[[ Source document, beginning ]]

Select Committee on Agriculture Appendices to the Minutes of Evidence


Memorandum submitted by Compassion in World Farming (F 56)

  In certain important respects, the standards set by the EU Regulation on organic standards for livestock (Council Regulation No. 1804/1999) are disappointingly low. Indeed, they permit mammals and poultry to be kept indoors for significant proportions of their lives. In Compassion in World Farming's (CIWF) view, the Regulation is in danger of devaluing the term "organic" as EU consumers will not be able to rely on it as a guarantee of high animal welfare standards.

  Indeed, CIWF believes that consumers would be surprised, and even feel deceived, to discover that the term "organic" in some cases entails lower welfare standards than the term "free-range" and that "organic" animals may spend substantial parts of their lives indoors.

  In these comments we shall refer not just to the EU Regulation, but also to the August 2000 Edition of the Standards for Organic Livestock produced by the United Kingdom Register of Organic Food Standards (for short, the UKROFS standards).

[[ Source document, end ]]
[[ Given data, beginning ]]

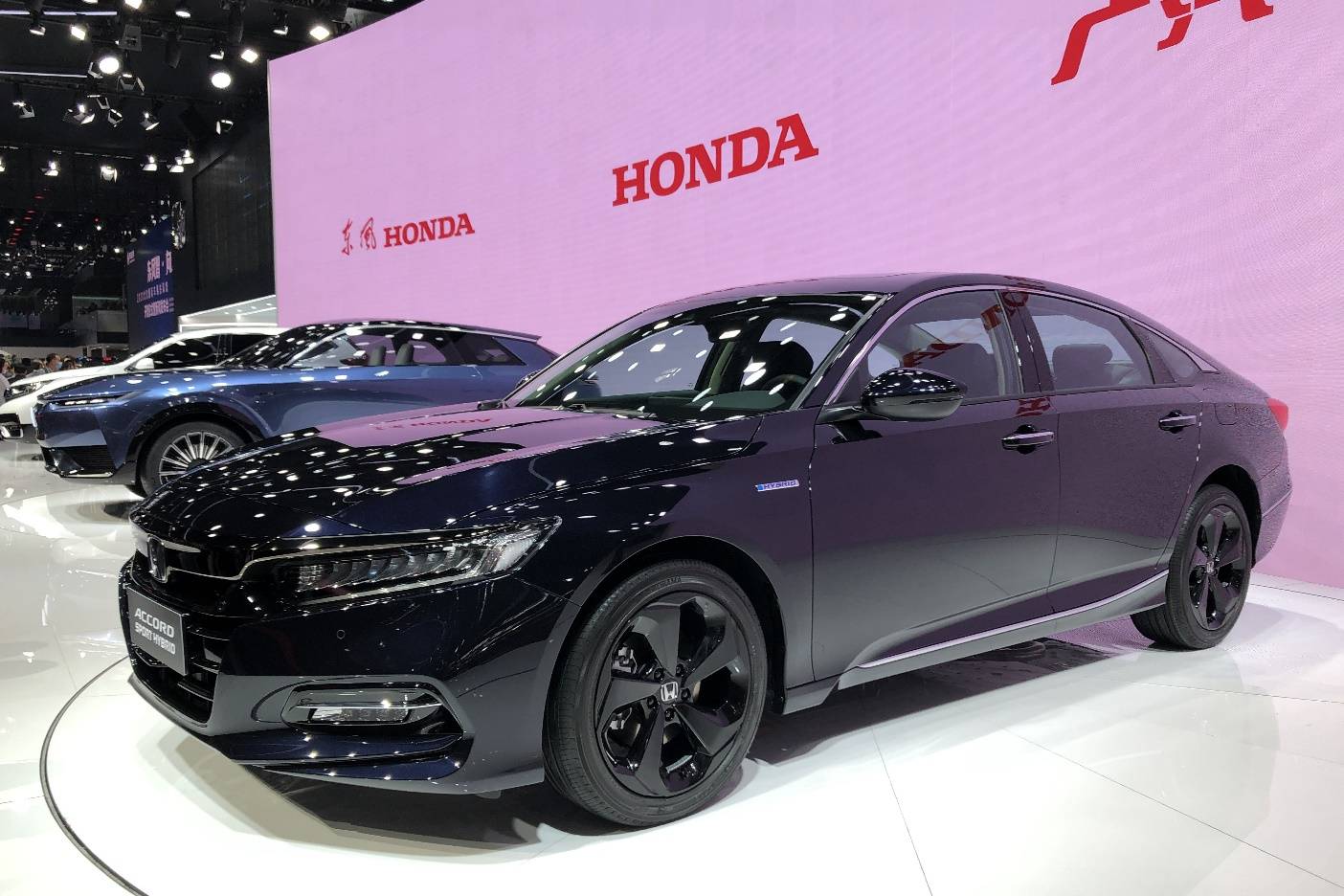 限量1万台北京车展上市的雅阁星空限量版值不值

[[ Given data, end ]]

• _What to produce_: Carry on the memorandum about organic livestock standards, starting after its last paragraph.

• _Reply to the exercise_:
EU Regulation permits animals to be housed indoors for part of their lives

  Paragraph 8.3.1 of the EU Regulation (and the same paragraph of the UKROFS standards) provides that "all mammals must have access to pasturage or an open-air exercise area or an open-air run". Under this provision, organic producers are not obliged to provide access to pasturage or even an open-air exercise area; they can fulfil their obligations by merely providing access to an "open-air run". This term is not defined, but suggests that a fairly limited open-air space would be sufficient to fulfil the producer's obligations.

  Even more worrying, paragraph 8.3.4 of the EU Regulation (and the same paragraph of the UKROFS standards) provides that by way of derogation from the obligation to provide access to pasturage or an open-air exercise area or run, "the final fattening phase of cattle, pigs and sheep for meat production may take place indoors, provided that this indoors period does not exceed one-fifth of their lifetime and in any case for a maximum period of three months".

  In CIWF's view, this provision is totally unsatisfactory. We believe that animals reared organically should either be kept free-range or should have continuous daytime access to the outdoors except in adverse weather conditions. In our view, it is unacceptable for organic livestock to be housed indoors for a significant proportion of their lifetime.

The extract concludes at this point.